Medupi Unit 1 would be similarly repaired in May, followed by units 4 and 2 in July and August, while Unit 5 was scheduled to enter a 75-day outage in November.
Eskom and Mitsubishi Hitachi, to boiler supplier, have reportedly agreed to share the commercial burden of the defect repairs on a 50:50 basis, but no final cost estimate has been provided.
A process is also being established to determine liability for the defects and, once that process is been concluded, the party liable will refund the other.
Eskom is still working on cost-to-completion estimates for Medupi and Kusile of R145-billion and R161.4-billion respectively. However, many commentators warn that these costs are likely to rise further.
All going to plan, Eskom intended handing over Medupi to its generation division, headed by newly appointed divisional MD Bheki Nxumalo, by the end of the financial year.

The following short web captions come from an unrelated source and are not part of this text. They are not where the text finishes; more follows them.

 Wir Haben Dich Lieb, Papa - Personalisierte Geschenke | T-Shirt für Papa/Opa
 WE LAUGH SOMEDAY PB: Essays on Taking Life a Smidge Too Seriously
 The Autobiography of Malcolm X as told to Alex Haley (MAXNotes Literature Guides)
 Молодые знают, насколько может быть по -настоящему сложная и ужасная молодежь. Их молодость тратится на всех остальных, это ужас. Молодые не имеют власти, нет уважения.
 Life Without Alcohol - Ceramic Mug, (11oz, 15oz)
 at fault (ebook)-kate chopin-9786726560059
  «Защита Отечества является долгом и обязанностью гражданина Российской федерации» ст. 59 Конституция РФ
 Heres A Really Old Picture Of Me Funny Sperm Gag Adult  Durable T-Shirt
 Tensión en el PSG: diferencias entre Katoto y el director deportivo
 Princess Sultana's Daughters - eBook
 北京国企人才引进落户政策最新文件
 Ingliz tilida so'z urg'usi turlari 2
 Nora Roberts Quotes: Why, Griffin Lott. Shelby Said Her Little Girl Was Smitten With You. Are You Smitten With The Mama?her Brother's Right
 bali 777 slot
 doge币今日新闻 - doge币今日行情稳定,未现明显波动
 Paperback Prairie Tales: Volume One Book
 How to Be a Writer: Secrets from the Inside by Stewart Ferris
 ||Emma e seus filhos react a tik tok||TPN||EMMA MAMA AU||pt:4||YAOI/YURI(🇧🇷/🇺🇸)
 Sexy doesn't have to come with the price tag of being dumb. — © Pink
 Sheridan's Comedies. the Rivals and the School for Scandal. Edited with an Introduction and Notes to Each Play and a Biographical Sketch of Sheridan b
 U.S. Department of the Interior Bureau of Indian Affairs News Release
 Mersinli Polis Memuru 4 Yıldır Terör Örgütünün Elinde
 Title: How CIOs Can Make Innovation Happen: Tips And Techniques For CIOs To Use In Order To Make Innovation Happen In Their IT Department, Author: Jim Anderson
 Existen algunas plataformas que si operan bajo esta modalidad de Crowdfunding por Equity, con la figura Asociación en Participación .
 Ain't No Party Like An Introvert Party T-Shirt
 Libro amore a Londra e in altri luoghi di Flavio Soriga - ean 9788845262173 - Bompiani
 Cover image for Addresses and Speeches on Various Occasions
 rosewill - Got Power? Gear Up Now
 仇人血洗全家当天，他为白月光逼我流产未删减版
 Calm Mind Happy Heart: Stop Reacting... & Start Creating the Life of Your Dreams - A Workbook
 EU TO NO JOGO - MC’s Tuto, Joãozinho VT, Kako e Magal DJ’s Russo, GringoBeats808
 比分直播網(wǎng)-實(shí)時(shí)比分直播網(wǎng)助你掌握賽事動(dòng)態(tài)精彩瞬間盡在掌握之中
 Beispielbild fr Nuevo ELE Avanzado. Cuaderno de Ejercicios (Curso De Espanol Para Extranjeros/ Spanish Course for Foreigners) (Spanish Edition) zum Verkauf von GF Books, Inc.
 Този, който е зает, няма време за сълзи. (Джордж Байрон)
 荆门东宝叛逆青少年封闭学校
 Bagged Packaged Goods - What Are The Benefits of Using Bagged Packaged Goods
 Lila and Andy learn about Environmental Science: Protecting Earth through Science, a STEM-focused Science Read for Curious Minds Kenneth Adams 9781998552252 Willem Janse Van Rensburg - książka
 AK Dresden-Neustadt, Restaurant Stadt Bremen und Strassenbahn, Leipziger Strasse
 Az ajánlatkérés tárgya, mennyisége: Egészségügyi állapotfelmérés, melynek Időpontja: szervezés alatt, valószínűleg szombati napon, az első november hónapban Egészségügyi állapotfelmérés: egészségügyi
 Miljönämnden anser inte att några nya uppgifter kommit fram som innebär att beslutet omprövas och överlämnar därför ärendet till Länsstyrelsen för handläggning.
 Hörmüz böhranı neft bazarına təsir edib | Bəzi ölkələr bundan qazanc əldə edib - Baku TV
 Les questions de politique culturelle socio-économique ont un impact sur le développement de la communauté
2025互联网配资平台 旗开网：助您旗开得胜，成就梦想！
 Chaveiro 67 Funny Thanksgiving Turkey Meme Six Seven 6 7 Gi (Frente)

Similar modifications will also be implemented across the Kusile units.
Oberholzer also confirmed that the Eskom board had been briefed in April on a proposal to explore alternatives to the installation of flue-gas desulphurisation (FGD) units at Medupi, a requirement of the 2010 World Bank loan of $3.75-billion.
He said that retrofitting the units with FGD would involve capital expenditure of more than R35-billion, which would be difficult in light of Eskom’s financial constraints.
It would also make the power station far more water intensive and reduce its overall nameplate capacity by 90 MW.
The request was for the board to provide the executives with six to nine months to assess alternatives that nevertheless honoured Eskom’s air-quality commitments to its financing partners, including the World Bank.
“So at this point in time, we are engaging all the various stakeholders to discuss the FGD matter.”
CEO Andre de Ruyter added that Eskom had a “good, open and constructive” relationship with the Wold Bank and revealed that he would be meeting with senior bank officials again in late May.
“We are continuously clarifying, exploring and making sure that we remain aligned and committed on the various terms of the agreements that we have entered into,” De Ruyter said.